My wife picked up what I believe to be a, A-5 browning 20gauge light made in belgium 1960. At least thats what I get from Blue Book. I have never owned a Browning, but it appears to be a very nice looking shotgun. The problem I am haveing is that it will not eject the spent shells. Any help would be appreciated. Also what is the little lever on the left side of the chamber?

thanks,

buzzing byrd.


----------



## jeffmo (Apr 7, 2004)

not sure about the lever but USUALLY when a semi auto isn't ejecting it's because of a dirty rear spring(in the rear stock).
when i 1st got my 1100 it was doing the same thing.i took it apart and the rear spring was loaded with dirt.it just won't let the action move back far enough to eject the shell.


----------



## freyedknot (Apr 10, 2004)

i was thinking those older brownings had a lever to make it a single shot? sorry never owned one.


----------



## billk (Feb 2, 2008)

I'll take it off your hands for $100...


----------



## Blue Pike (Apr 24, 2004)

The manual

http://media.browning.com/pdf/om/auto5_light_om_s.pdf
Info
http://www.chuckhawks.com/browning_A-5_running.htm
new spring
http://www.brownells.com/aspx/NS/st...532&title=BROWNING AUTO-5 REPLACEMENT SPRINGS

Had a few over the years. A very nice shotgun. Should work just fine on Doves.

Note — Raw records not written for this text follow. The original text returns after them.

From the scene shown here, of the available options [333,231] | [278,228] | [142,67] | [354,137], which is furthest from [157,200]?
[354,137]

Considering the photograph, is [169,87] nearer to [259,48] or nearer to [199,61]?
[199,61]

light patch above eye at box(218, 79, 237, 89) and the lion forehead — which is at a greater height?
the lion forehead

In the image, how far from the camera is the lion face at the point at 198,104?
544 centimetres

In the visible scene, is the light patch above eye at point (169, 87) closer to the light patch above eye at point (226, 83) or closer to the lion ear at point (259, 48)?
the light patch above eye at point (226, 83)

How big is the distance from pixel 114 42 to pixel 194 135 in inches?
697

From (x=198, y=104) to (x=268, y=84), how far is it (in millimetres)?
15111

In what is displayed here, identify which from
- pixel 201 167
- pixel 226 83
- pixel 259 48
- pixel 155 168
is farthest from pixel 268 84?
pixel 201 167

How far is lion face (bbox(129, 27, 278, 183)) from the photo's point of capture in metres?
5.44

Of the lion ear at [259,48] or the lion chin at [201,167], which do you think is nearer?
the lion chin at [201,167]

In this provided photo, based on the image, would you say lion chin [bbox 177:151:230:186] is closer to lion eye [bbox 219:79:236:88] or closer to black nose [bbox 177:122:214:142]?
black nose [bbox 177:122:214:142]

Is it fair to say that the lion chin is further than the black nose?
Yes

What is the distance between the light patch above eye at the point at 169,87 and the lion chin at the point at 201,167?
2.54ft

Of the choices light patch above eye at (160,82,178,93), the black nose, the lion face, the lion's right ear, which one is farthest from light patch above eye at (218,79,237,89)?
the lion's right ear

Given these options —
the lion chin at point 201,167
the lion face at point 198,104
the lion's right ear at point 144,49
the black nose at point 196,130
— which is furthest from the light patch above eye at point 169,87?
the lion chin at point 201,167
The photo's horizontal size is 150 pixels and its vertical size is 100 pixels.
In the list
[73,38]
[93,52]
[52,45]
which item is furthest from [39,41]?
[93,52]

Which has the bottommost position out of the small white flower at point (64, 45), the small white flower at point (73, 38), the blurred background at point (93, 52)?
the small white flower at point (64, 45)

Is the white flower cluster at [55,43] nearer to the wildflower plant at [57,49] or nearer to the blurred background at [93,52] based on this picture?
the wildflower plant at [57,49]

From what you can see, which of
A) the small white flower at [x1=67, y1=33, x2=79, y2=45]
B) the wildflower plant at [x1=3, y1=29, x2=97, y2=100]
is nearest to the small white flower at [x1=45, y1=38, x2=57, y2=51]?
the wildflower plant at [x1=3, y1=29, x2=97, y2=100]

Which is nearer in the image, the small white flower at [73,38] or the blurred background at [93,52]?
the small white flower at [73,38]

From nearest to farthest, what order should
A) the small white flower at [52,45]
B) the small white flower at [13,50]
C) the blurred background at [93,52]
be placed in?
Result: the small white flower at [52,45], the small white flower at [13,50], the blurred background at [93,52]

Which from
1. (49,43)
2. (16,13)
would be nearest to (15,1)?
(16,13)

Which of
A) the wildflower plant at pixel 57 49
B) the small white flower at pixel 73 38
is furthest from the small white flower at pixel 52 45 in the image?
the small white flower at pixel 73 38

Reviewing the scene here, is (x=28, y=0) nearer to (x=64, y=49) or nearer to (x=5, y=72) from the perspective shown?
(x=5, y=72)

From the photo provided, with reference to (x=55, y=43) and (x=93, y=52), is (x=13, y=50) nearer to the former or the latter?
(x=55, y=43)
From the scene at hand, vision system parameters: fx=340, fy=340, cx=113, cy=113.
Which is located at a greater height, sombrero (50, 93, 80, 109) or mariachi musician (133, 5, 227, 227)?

you gota keep them clean and oiled. The manual will tell you every thing you need to know.


Oh -- On page 7 of the manual --- Mag cut-off. The little lever.

If Billk should change his mind -- I'll give you the C-note for it.


----------



## roger23 (Mar 7, 2007)

I have probably the same gun,,it does the same in the cold weather ,,Browning has had it 3 times ,,it still does it from time to time,,,I love the gun ,,it might just need a good cleaning or have to much oil or grease...you could try a spring change if all else fails...


----------



## ezbite (May 25, 2006)

shoot a higher powered shell.


----------



## ouflyboy9 (Aug 12, 2008)

I am not familar with brownings but maybe this will help - check to be sure the gas vents are clear...on my 1100 they are on the bottom of the barrel (need to take it off to clean them).


----------



## roger23 (Mar 7, 2007)

A5 is not gas operated..uses springs


----------



## truck (Apr 12, 2004)

http://wiki.answers.com/Q/What_coul...will_not_automatically_eject_2_34_inch_shells


----------



## jeffmo (Apr 7, 2004)

have you figured it out yet?
i'm curious now.........


----------